Global Federation of Insurance Associations: IAIS systemic risk proposals must be better defined


To develop an effective holistic framework for systemic risk in the insurance sector, the IAIS must better define systemically risky activities. GFIA encourages a narrow focus on those activities that could cause an impairment of all or parts of the financial system and could have serious negative consequences for the real economy. GFIA also warned that the IAIS’ current proposals are unclear in terms of scope.

GFIA has always argued that traditional insurance is not systemically risky and that an entity-based assessment of systemic risk is inappropriate.

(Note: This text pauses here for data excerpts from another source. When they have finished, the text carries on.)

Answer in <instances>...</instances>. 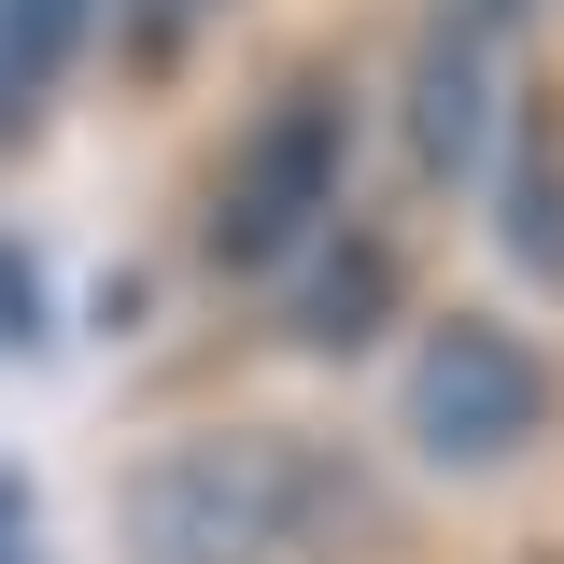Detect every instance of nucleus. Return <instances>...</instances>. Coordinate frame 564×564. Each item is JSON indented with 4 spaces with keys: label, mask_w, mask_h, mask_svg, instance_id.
<instances>
[{
    "label": "nucleus",
    "mask_w": 564,
    "mask_h": 564,
    "mask_svg": "<svg viewBox=\"0 0 564 564\" xmlns=\"http://www.w3.org/2000/svg\"><path fill=\"white\" fill-rule=\"evenodd\" d=\"M296 494H311V452L296 437H254V423L170 437L128 480V564H282L296 522H311Z\"/></svg>",
    "instance_id": "1"
},
{
    "label": "nucleus",
    "mask_w": 564,
    "mask_h": 564,
    "mask_svg": "<svg viewBox=\"0 0 564 564\" xmlns=\"http://www.w3.org/2000/svg\"><path fill=\"white\" fill-rule=\"evenodd\" d=\"M339 170H352V99H339V70H296L269 113L240 128L226 184H212V269L282 282L296 254H311V226H325V198H339Z\"/></svg>",
    "instance_id": "2"
},
{
    "label": "nucleus",
    "mask_w": 564,
    "mask_h": 564,
    "mask_svg": "<svg viewBox=\"0 0 564 564\" xmlns=\"http://www.w3.org/2000/svg\"><path fill=\"white\" fill-rule=\"evenodd\" d=\"M536 423H551V367H536V339H508L494 311L423 325V352H410V437L437 452V466H508Z\"/></svg>",
    "instance_id": "3"
},
{
    "label": "nucleus",
    "mask_w": 564,
    "mask_h": 564,
    "mask_svg": "<svg viewBox=\"0 0 564 564\" xmlns=\"http://www.w3.org/2000/svg\"><path fill=\"white\" fill-rule=\"evenodd\" d=\"M494 141H508V43H494L480 0H452L410 43V170L423 184H480Z\"/></svg>",
    "instance_id": "4"
},
{
    "label": "nucleus",
    "mask_w": 564,
    "mask_h": 564,
    "mask_svg": "<svg viewBox=\"0 0 564 564\" xmlns=\"http://www.w3.org/2000/svg\"><path fill=\"white\" fill-rule=\"evenodd\" d=\"M282 311H296V339L311 352H352V339H381V311H395V240H325V254H296L282 269Z\"/></svg>",
    "instance_id": "5"
},
{
    "label": "nucleus",
    "mask_w": 564,
    "mask_h": 564,
    "mask_svg": "<svg viewBox=\"0 0 564 564\" xmlns=\"http://www.w3.org/2000/svg\"><path fill=\"white\" fill-rule=\"evenodd\" d=\"M508 226H522V254L564 282V155H551V128H508Z\"/></svg>",
    "instance_id": "6"
},
{
    "label": "nucleus",
    "mask_w": 564,
    "mask_h": 564,
    "mask_svg": "<svg viewBox=\"0 0 564 564\" xmlns=\"http://www.w3.org/2000/svg\"><path fill=\"white\" fill-rule=\"evenodd\" d=\"M0 14H14V43H29L43 70H70V57H85V0H0Z\"/></svg>",
    "instance_id": "7"
},
{
    "label": "nucleus",
    "mask_w": 564,
    "mask_h": 564,
    "mask_svg": "<svg viewBox=\"0 0 564 564\" xmlns=\"http://www.w3.org/2000/svg\"><path fill=\"white\" fill-rule=\"evenodd\" d=\"M43 99H57V70L29 57V43H14V14H0V141L29 128V113H43Z\"/></svg>",
    "instance_id": "8"
},
{
    "label": "nucleus",
    "mask_w": 564,
    "mask_h": 564,
    "mask_svg": "<svg viewBox=\"0 0 564 564\" xmlns=\"http://www.w3.org/2000/svg\"><path fill=\"white\" fill-rule=\"evenodd\" d=\"M184 14H212V0H141V29H184Z\"/></svg>",
    "instance_id": "9"
}]
</instances>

The definition of systemic risk is critical to the determination of activities that can cause systemic risk. Therefore, GFIA encourages a narrow focus on those activities that could cause an “impairment of all or parts of the financial system” and could have “serious negative consequences for the real economy”.

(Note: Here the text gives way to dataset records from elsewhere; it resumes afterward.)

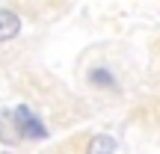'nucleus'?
I'll list each match as a JSON object with an SVG mask.
<instances>
[{
  "label": "nucleus",
  "instance_id": "f257e3e1",
  "mask_svg": "<svg viewBox=\"0 0 160 154\" xmlns=\"http://www.w3.org/2000/svg\"><path fill=\"white\" fill-rule=\"evenodd\" d=\"M12 119H15V127H18V133H21V139H45L48 137V127L42 125L39 116H33V110L24 107V104L12 113Z\"/></svg>",
  "mask_w": 160,
  "mask_h": 154
},
{
  "label": "nucleus",
  "instance_id": "39448f33",
  "mask_svg": "<svg viewBox=\"0 0 160 154\" xmlns=\"http://www.w3.org/2000/svg\"><path fill=\"white\" fill-rule=\"evenodd\" d=\"M89 83H92V86H107V89H116V80L110 77V71H104V68L89 71Z\"/></svg>",
  "mask_w": 160,
  "mask_h": 154
},
{
  "label": "nucleus",
  "instance_id": "7ed1b4c3",
  "mask_svg": "<svg viewBox=\"0 0 160 154\" xmlns=\"http://www.w3.org/2000/svg\"><path fill=\"white\" fill-rule=\"evenodd\" d=\"M18 139H21V133H18V127H15V119H12V113L0 110V142L15 145Z\"/></svg>",
  "mask_w": 160,
  "mask_h": 154
},
{
  "label": "nucleus",
  "instance_id": "20e7f679",
  "mask_svg": "<svg viewBox=\"0 0 160 154\" xmlns=\"http://www.w3.org/2000/svg\"><path fill=\"white\" fill-rule=\"evenodd\" d=\"M116 151V139L107 137V133H98V137L89 139V148H86V154H113Z\"/></svg>",
  "mask_w": 160,
  "mask_h": 154
},
{
  "label": "nucleus",
  "instance_id": "f03ea898",
  "mask_svg": "<svg viewBox=\"0 0 160 154\" xmlns=\"http://www.w3.org/2000/svg\"><path fill=\"white\" fill-rule=\"evenodd\" d=\"M21 33V18L9 9H0V42H9Z\"/></svg>",
  "mask_w": 160,
  "mask_h": 154
}]
</instances>
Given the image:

GFIA notes that the IAIS proposes a new framework intending to combine three different approaches:  

  • an entity-based approach,
  • an activity-based approach (e.g. an aggregated data collection reflecting the insurance sector’s risk per activity with a focus on liquidity risk)
  • a cross-sectorial approach based on the comparison of common indicators.

GFIA would emphasise that extending some of the measures that currently only apply to G-SIIs, to a broader portion of the insurance sector means that the idea of proportionality and the consideration of cost and benefits aspects become crucial. The challenge is to define a concrete threshold to identify systemically risky activities that could lead to collective actions and therefore amplify shocks to the rest of the financial system. The threshold must be adequately calibrated to meet the materiality criterion. More specific information about the application of proportionality principles is needed in the consultation draft.

GFIA takes the view that, at this stage, the scope of proposals is very unclear and that it is therefore not easy to determine which insurer may be subject to which policy measure. In considering the scope of the application of policy measures, the IAIS should distinguish between:

  • those measures that are reflective of good practice, which should be approached in a proportionate manner given the nature of insurers’ business and very low likelihood of potential contribution towards systemic risk (for example, managing counterparty exposures as part of ERM); and
  • those measures with more limited scope, such as resolution, which should only be applied where it can be demonstrated that there are material risks to the global financial system.

GFIA understands the need for data to support an adequate and relevant supervisory process. But GFIA would point out that insurers already have to face very burdensome data collection exercises. Therefore, the IAIS should ensure that its data collection exercise is necessary, proportionate and appropriately justified.

The ICS is incomplete and not fit-for-purpose in its current form, with significant further work needed before it could be considered “final”. Given its preliminary nature, the IAIS should remove all references to the ICS from the Holistic Framework and the ICS should not be used as a basis for supervisory intervention until it is formally implemented as a group-wide PCR.